“Bu, kata Bu guru, besok aku harus pakai kebaya ya!”
Sore ini, anak perempuan saya meminta disiapkan kebaya. Rupanya esok mereka akan memperingati Hari Kartini.
Tanpa banyak tanya, saya segera membuka lemari, mencari kembali kebaya mungil yang tahun lalu pernah dipakainya. Momen sederhana ini mengingatkan saya bahwa semangat Kartini ternyata masih melekat, bahkan di benak anak-anak kecil masa kini.

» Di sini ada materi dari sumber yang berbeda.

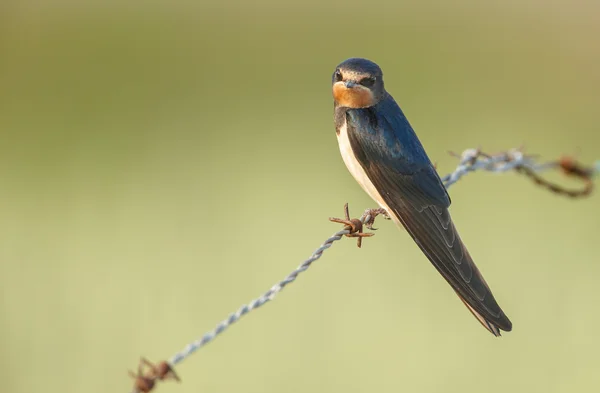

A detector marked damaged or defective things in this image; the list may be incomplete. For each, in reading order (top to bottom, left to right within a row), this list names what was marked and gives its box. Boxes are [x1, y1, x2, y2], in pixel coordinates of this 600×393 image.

rusty barbed wire [126, 147, 596, 392]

Baca juga: Perempuan dan "Mental Load" yang Tak Terucap
Hari Kartini bukan sekadar soal kebaya, sanggul, atau pawai budaya. Kartini adalah tentang perempuan yang berani berpikir, melawan keterbatasan, dan bergerak maju demi masa depan yang lebih setara.

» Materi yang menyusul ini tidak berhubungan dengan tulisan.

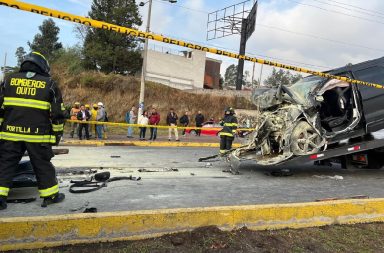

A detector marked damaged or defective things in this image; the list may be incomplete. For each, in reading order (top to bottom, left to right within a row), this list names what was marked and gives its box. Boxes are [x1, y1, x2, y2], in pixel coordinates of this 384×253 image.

smashed windshield [286, 75, 326, 106]
wrecked white pickup truck [230, 56, 384, 166]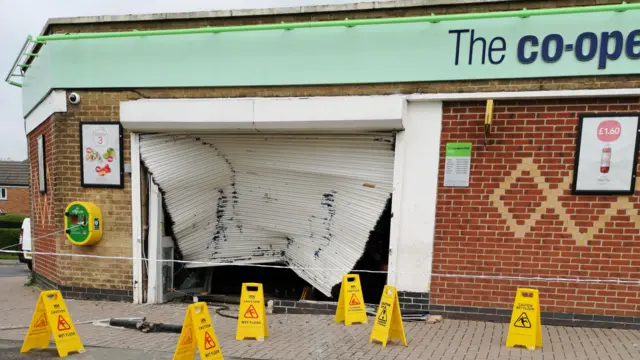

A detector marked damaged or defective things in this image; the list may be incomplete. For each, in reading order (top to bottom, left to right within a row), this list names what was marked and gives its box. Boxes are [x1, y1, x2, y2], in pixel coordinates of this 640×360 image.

damaged shutter [140, 134, 396, 296]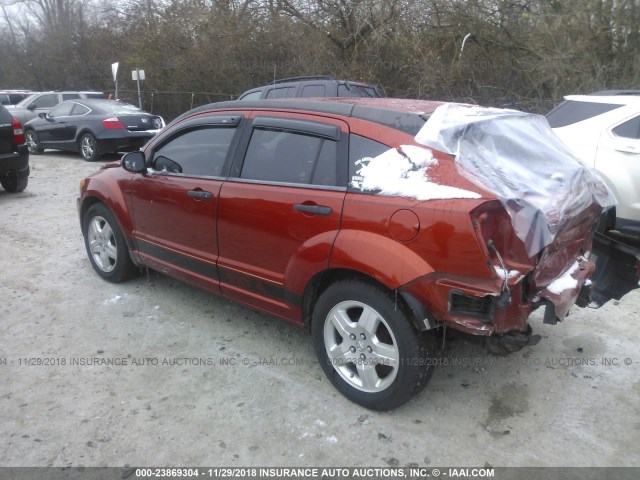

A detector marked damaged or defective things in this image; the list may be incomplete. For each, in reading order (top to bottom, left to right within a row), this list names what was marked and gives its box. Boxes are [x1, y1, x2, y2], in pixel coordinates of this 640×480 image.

damaged red suv [77, 97, 612, 408]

Kini, semangat itu hidup dalam rupa yang tak selalu tampak di televisi atau media sosial; tetapi nyata, dan bekerja dalam senyap.
Kartini-Kartini yang Bergerak dalam Sunyi
Di sudut-sudut desa, banyak Kartini masa kini yang tidak kita kenal namanya.

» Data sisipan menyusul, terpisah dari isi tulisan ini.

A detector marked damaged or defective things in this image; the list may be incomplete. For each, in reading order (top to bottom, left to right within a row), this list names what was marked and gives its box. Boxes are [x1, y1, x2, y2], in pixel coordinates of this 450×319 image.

Ada ibu-ibu yang membagi waktunya antara mengurus anak dan berjualan sayur keliling, guru honorer yang tetap setia mendidik meski gaji belum cair, perawat yang berjaga di malam hari saat anaknya sedang demam, hingga perempuan penyandang disabilitas yang tetap tersenyum menjahit pakaian demi biaya sekolah adiknya.
Mereka mungkin tidak menyuarakan perubahan lewat pidato, tapi langkah kecil mereka adalah denyut nadi bangsa ini.
Di dunia profesional, Kartini masa kini semakin menunjukkan eksistensinya. Di balik layar teknologi, banyak perempuan menjadi software engineer, content creator edukatif, atau pegiat startup sosial.